▶ _WORK INSTRUCTIONS_: The entries below should be repeated exactly, with no pictures carried over.

PROVIDED RECORDS section start

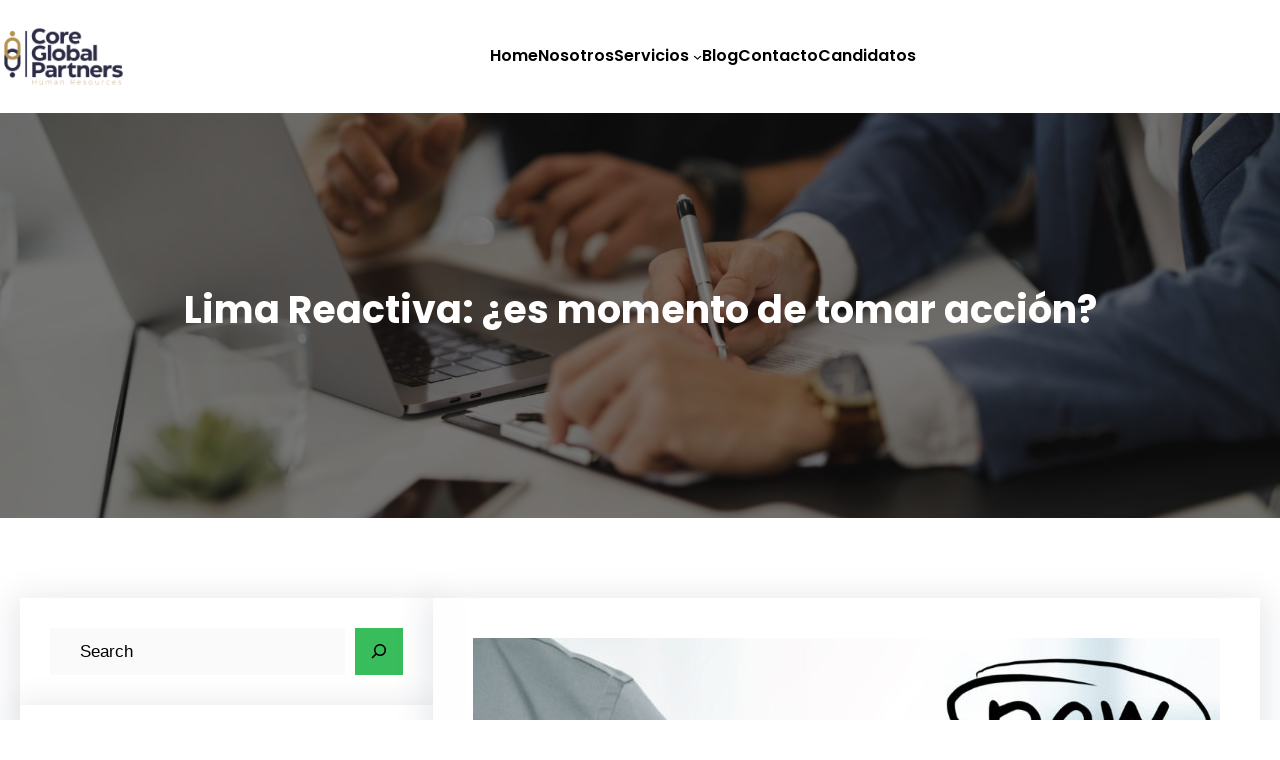

--- FILE ---
content_type: text/css
request_url: https://coreglobalpartners.com.pe/wp-content/uploads/elementor/css/post-1902.css?ver=1724874564
body_size: 387
content:
.elementor-1902 .elementor-element.elementor-element-438bb8f > .elementor-container{min-height:350px;}.elementor-1902 .elementor-element.elementor-element-438bb8f:not(.elementor-motion-effects-element-type-background), .elementor-1902 .elementor-element.elementor-element-438bb8f > .elementor-motion-effects-container > .elementor-motion-effects-layer{background-image:url("https://coreglobalpartners.com.pe/wp-content/uploads/2020/06/lima-reactiva-es-momento-de-tomar-accion-2.jpg");background-position:center center;background-size:cover;}.elementor-1902 .elementor-element.elementor-element-438bb8f{transition:background 0.3s, border 0.3s, border-radius 0.3s, box-shadow 0.3s;margin-top:-23px;margin-bottom:20px;}.elementor-1902 .elementor-element.elementor-element-438bb8f > .elementor-background-overlay{transition:background 0.3s, border-radius 0.3s, opacity 0.3s;}.elementor-1902 .elementor-element.elementor-element-c85bb5c > .elementor-container{max-width:900px;}.elementor-1902 .elementor-element.elementor-element-068410c{text-align:left;}.elementor-1902 .elementor-element.elementor-element-068410c .elementor-heading-title{color:#070846;font-family:"Montserrat", Sans-serif;font-weight:400;}.elementor-1902 .elementor-element.elementor-element-ee8dfa8{text-align:justify;color:#070846;font-family:"Montserrat", Sans-serif;font-size:14px;line-height:1.5em;}@media(max-width:1024px){.elementor-1902 .elementor-element.elementor-element-438bb8f > .elementor-container{min-height:300px;}.elementor-1902 .elementor-element.elementor-element-068410c .elementor-heading-title{font-size:35px;}.elementor-1902 .elementor-element.elementor-element-068410c > .elementor-widget-container{padding:0% 6% 0% 6%;}.elementor-1902 .elementor-element.elementor-element-ee8dfa8 > .elementor-widget-container{padding:0% 6% 0% 6%;}}@media(max-width:767px){.elementor-1902 .elementor-element.elementor-element-438bb8f > .elementor-container{min-height:180px;}.elementor-1902 .elementor-element.elementor-element-438bb8f:not(.elementor-motion-effects-element-type-background), .elementor-1902 .elementor-element.elementor-element-438bb8f > .elementor-motion-effects-container > .elementor-motion-effects-layer{background-image:url("https://coreglobalpartners.com.pe/wp-content/uploads/2020/06/lima-reactiva-es-momento-de-tomar-accion.jpg");}.elementor-1902 .elementor-element.elementor-element-068410c .elementor-heading-title{font-size:30px;}.elementor-1902 .elementor-element.elementor-element-068410c > .elementor-widget-container{padding:0% 3% 0% 3%;}.elementor-1902 .elementor-element.elementor-element-ee8dfa8 > .elementor-widget-container{padding:0% 3% 0% 3%;}}

--- FILE ---
content_type: text/plain
request_url: https://www.google-analytics.com/j/collect?v=1&_v=j102&a=248508242&t=pageview&_s=1&dl=https%3A%2F%2Fcoreglobalpartners.com.pe%2Flima-reactiva-es-momento-de-tomar-accion%2F&ul=en-us%40posix&dt=Lima%20Reactiva%3A%20%C2%BFes%20momento%20de%20tomar%20acci%C3%B3n%3F%20-&sr=1280x720&vp=1280x720&_u=IEBAAEABAAAAACAAI~&jid=1640451424&gjid=1064419488&cid=1888146326.1765192238&tid=UA-167297301-1&_gid=1465074203.1765192238&_r=1&_slc=1&z=1304781707
body_size: -289
content:
2,cG-55GJWZCQ7J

PROVIDED RECORDS section end

▶ _WRITTEN RESPONSE_:
--- FILE ---
content_type: text/css
request_url: https://coreglobalpartners.com.pe/wp-content/uploads/elementor/css/post-1902.css?ver=1724874564
body_size: 387
content:
.elementor-1902 .elementor-element.elementor-element-438bb8f > .elementor-container{min-height:350px;}.elementor-1902 .elementor-element.elementor-element-438bb8f:not(.elementor-motion-effects-element-type-background), .elementor-1902 .elementor-element.elementor-element-438bb8f > .elementor-motion-effects-container > .elementor-motion-effects-layer{background-image:url("https://coreglobalpartners.com.pe/wp-content/uploads/2020/06/lima-reactiva-es-momento-de-tomar-accion-2.jpg");background-position:center center;background-size:cover;}.elementor-1902 .elementor-element.elementor-element-438bb8f{transition:background 0.3s, border 0.3s, border-radius 0.3s, box-shadow 0.3s;margin-top:-23px;margin-bottom:20px;}.elementor-1902 .elementor-element.elementor-element-438bb8f > .elementor-background-overlay{transition:background 0.3s, border-radius 0.3s, opacity 0.3s;}.elementor-1902 .elementor-element.elementor-element-c85bb5c > .elementor-container{max-width:900px;}.elementor-1902 .elementor-element.elementor-element-068410c{text-align:left;}.elementor-1902 .elementor-element.elementor-element-068410c .elementor-heading-title{color:#070846;font-family:"Montserrat", Sans-serif;font-weight:400;}.elementor-1902 .elementor-element.elementor-element-ee8dfa8{text-align:justify;color:#070846;font-family:"Montserrat", Sans-serif;font-size:14px;line-height:1.5em;}@media(max-width:1024px){.elementor-1902 .elementor-element.elementor-element-438bb8f > .elementor-container{min-height:300px;}.elementor-1902 .elementor-element.elementor-element-068410c .elementor-heading-title{font-size:35px;}.elementor-1902 .elementor-element.elementor-element-068410c > .elementor-widget-container{padding:0% 6% 0% 6%;}.elementor-1902 .elementor-element.elementor-element-ee8dfa8 > .elementor-widget-container{padding:0% 6% 0% 6%;}}@media(max-width:767px){.elementor-1902 .elementor-element.elementor-element-438bb8f > .elementor-container{min-height:180px;}.elementor-1902 .elementor-element.elementor-element-438bb8f:not(.elementor-motion-effects-element-type-background), .elementor-1902 .elementor-element.elementor-element-438bb8f > .elementor-motion-effects-container > .elementor-motion-effects-layer{background-image:url("https://coreglobalpartners.com.pe/wp-content/uploads/2020/06/lima-reactiva-es-momento-de-tomar-accion.jpg");}.elementor-1902 .elementor-element.elementor-element-068410c .elementor-heading-title{font-size:30px;}.elementor-1902 .elementor-element.elementor-element-068410c > .elementor-widget-container{padding:0% 3% 0% 3%;}.elementor-1902 .elementor-element.elementor-element-ee8dfa8 > .elementor-widget-container{padding:0% 3% 0% 3%;}}

--- FILE ---
content_type: text/plain
request_url: https://www.google-analytics.com/j/collect?v=1&_v=j102&a=248508242&t=pageview&_s=1&dl=https%3A%2F%2Fcoreglobalpartners.com.pe%2Flima-reactiva-es-momento-de-tomar-accion%2F&ul=en-us%40posix&dt=Lima%20Reactiva%3A%20%C2%BFes%20momento%20de%20tomar%20acci%C3%B3n%3F%20-&sr=1280x720&vp=1280x720&_u=IEBAAEABAAAAACAAI~&jid=1640451424&gjid=1064419488&cid=1888146326.1765192238&tid=UA-167297301-1&_gid=1465074203.1765192238&_r=1&_slc=1&z=1304781707
body_size: -289
content:
2,cG-55GJWZCQ7J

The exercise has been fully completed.